A leitura do Texto Constitucional explicita que a EC 33/01 incorporou à Carta de 88 um balizamento vinculante do legislador futuro no exercício da competência preconizada no caput . Não há falar-se em revogação - expressa ou tácita - ante a ausência de incompatibilidade intertemporal . As disciplinas das contribuições sociais e CIDES então em vigor não foram atingidas pelo advento de limitações aplicáveis às exações futuras.

Contrario sensu , houvesse a EC 33/01 estabelecido que as mencionadas contribuições podem incidir , ou podem ter alíquotas , ou incidem , o alcance do regramento seria indeclinável. Todavia, não foi essa a opção do legislador.

Faz-se oportuno registrar que não se afirma, aqui, a ausência de auto- aplicabilidade da nova regra constitucional. Não, em absoluto. A norma teve aplicação imediata, e promoveu a limitação da escolha das bases imponíveis desde a sua promulgação. Não obstante, por opção do legislador constituinte derivado tais restrições seriam (no futuro, como expressamente verberado no corpo do próprio regramento) oponíveis às novas exações que porventura viessem a ser instituídas. As contribuições então em vigor não foram atingidas pelas novas restrições incorporadas ao Texto Constitucional por deliberação do constituinte derivado.

Não há falar-se, repita-se, em revogação tácita. A revogação pressupõe incompatibilidade entre as normas, e o conflito inexiste, neste caso, graças à eficácia futura encerrada na adoção do tempo verbal utilizado.

Não se olvide que a LC 95/98, ao dispor sobre a articulação e redação das leis, expõe (grifou-se):

Art. 11. As disposições normativas serão redigidas com clareza, precisão e ordem lógica, observadas, para esse propósito, as seguintes normas:

I - para a obtenção de clareza: (...)

d) buscar a uniformidade do tempo verbal em todo o texto das normas legais, dando preferência ao tempo presente ou ao futuro simples do presente ;

Assim, na esteira da técnica legislativa encerrada na LC 95/98, extrai-se que a escolha do tempo verbal adotado na EC 33/01 não foi aleatória . O comando do caput do art. 149 - redigido no tempo verbal presente - recomendaria a redação do novo dispositivo também no presente, se se pretendesse o alcance das disciplinas anteriores. A adoção do tempo verbal futuro, neste caso, consubstancia uma expressa determinação de eficácia prospectiva às limitações incorporadas ao art. 149 do Texto Constitucional .

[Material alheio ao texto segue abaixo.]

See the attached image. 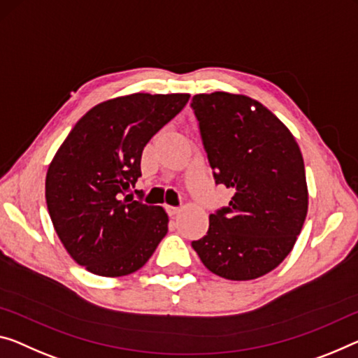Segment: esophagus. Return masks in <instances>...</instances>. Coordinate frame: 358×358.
<instances>
[{"label": "esophagus", "instance_id": "esophagus-1", "mask_svg": "<svg viewBox=\"0 0 358 358\" xmlns=\"http://www.w3.org/2000/svg\"><path fill=\"white\" fill-rule=\"evenodd\" d=\"M166 211L169 216H178V214L180 213V208L179 206H166Z\"/></svg>", "mask_w": 358, "mask_h": 358}]
</instances>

A competência tributária originária constante do caput do art. 149 não foi alterada, como já se viu. A União remanesce autorizada a instituir as CIDEs. Caso escolha fazê-lo, todavia, após o advento da EC 33/01 essas novas imposições - e somente elas - sofrerão as restrições de base de cálculo inscritas no inciso III do § 2º do art. 149 do Texto Constitucional.

Registre-se, a propósito, que a interpretação que ora se pretende extraída do comando constitucional introduzido pela EC 33/01 encontra suporte na jurisprudência do STF fixada em torno da inteligência do art. 149 da Carta Constitucional.

Com efeito. Por ocasião do julgamento da constitucionalidade da contribuição para o PIS/COFINS-Importação, instituída pela Lei nº 10.865/04 (portanto, após a EC 33/01), discutiu-se a limitação de base de cálculo incorporada ao Texto Constitucional, especificamente no que pertine à definição do "valor aduaneiro".

É certo que, naquele caso, a controvérsia dizia respeito à constitucionalidade de lei ordinária que instituíra contribuição previdenciária incidente sobre importação - conforme previsão inserida no art. 195 da Carta de 1988 pela EC 42/03. A hipótese é diversa da que ora se cuida, tanto quanto à espécie tributária, quanto à oportunidade da criação do tributo (aqui, a contribuição já existia quando sobreveio a EC 33/01). Ainda assim, consideradas as diferenças, aquele julgado lança luzes sobre o presente caso.

Note-se que a então Relatora consignou: (grifou-se)

A redação do art. 149, § 2º , III, a, da Constituição, pois, ao circunscrever a tributação ao faturamento, à receita bruta e ao valor da operação ou, no caso de importação, ao valor aduaneiro, teve o efeito de impedir a pulverização de contribuições sobre bases de cálculo não previstas, evitando, assim, efeitos extrafiscais inesperados e adversos que poderiam advir da eventual sobrecarga da folha de salários, reservada que ficou, esta base, ao custeio da seguridade social (art. 195, I, a), não ensejando, mais , a instituição de outras contribuições sociais e interventivas . Na linha de desoneração da folha de salários, aliás, também sobreveio a EC 42/03, que, ao acrescer o § 13 ao art. 195 da Constituição, passou a dar suporte para que, mesmo quanto ao custeio da seguridade social, a contribuição sobre a folha seja substituída gradativamente pela contribuição sobre a receita ou o faturamento.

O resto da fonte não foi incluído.